- OBJETIVO: Según el fragmento seleccionado, ¿en qué año se creó Fundación Milenio?

- FRAGMENTO SELECCIONADO:

# # # # #

Hacia un nuevo contrato social
24 abril,
2019
Este libro es el resultado de un esfuerzo
propositivo que de ninguna manera es ajeno a la práctica institucional de
Fundación Milenio. Este centro de pensamiento se creó en 1992 precisamente con
la intención de alentar la investigación y el debate en la perspectiva de
promover el surgimiento y la elaboración de propuestas para impulsar el
desarrollo económico y el fortalecimiento de la democracia en Bolivia. En esta
ocasión, los autores han elaborado propuestas y las presentan ahora luego de
haberlas sometido al debate con académicos, políticos y periodistas. Ellos no
necesitan presentación porque llevan muchos años navegando en las turbulentas
aguas donde se encuentran la política y la investigación. Y lo han hecho con
eficiencia profesional y solvencia moral.

# # # # #

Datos

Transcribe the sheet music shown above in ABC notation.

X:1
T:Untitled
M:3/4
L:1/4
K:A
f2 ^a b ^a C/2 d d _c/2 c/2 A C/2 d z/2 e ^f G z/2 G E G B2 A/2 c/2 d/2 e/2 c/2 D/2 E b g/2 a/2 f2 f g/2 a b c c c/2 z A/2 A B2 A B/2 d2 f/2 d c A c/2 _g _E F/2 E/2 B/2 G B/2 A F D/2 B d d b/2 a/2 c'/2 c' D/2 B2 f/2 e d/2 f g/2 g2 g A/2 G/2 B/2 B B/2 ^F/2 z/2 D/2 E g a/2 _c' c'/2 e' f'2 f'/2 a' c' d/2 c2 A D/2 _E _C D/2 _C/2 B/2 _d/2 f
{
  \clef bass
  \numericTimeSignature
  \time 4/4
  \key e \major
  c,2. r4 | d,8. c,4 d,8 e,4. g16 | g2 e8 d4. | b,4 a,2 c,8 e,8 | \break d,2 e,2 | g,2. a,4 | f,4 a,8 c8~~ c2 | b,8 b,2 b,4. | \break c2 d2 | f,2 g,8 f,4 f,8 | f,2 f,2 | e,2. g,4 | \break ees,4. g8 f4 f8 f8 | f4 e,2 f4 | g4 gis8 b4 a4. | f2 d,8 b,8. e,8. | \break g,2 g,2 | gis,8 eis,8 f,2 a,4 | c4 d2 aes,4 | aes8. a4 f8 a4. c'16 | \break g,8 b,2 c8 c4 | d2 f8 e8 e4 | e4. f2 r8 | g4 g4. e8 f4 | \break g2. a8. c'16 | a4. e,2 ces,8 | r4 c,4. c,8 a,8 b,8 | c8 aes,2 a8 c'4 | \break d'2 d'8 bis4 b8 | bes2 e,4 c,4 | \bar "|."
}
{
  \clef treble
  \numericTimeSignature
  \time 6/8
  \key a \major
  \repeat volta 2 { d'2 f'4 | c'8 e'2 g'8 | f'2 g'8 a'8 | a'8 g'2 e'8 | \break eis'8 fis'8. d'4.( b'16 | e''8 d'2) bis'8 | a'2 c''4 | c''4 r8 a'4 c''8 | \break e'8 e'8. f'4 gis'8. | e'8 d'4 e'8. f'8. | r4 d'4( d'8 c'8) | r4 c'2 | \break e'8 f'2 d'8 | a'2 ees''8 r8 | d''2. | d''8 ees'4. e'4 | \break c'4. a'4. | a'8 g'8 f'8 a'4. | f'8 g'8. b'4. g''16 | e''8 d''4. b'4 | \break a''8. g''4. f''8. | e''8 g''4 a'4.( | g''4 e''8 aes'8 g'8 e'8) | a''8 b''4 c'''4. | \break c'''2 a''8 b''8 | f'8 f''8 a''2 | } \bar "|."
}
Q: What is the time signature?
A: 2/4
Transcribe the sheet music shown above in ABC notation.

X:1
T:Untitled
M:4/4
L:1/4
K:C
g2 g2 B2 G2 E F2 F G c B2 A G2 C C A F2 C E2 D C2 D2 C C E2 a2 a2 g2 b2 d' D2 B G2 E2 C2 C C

# # # # #

- SOLUCIÓN: En 1992.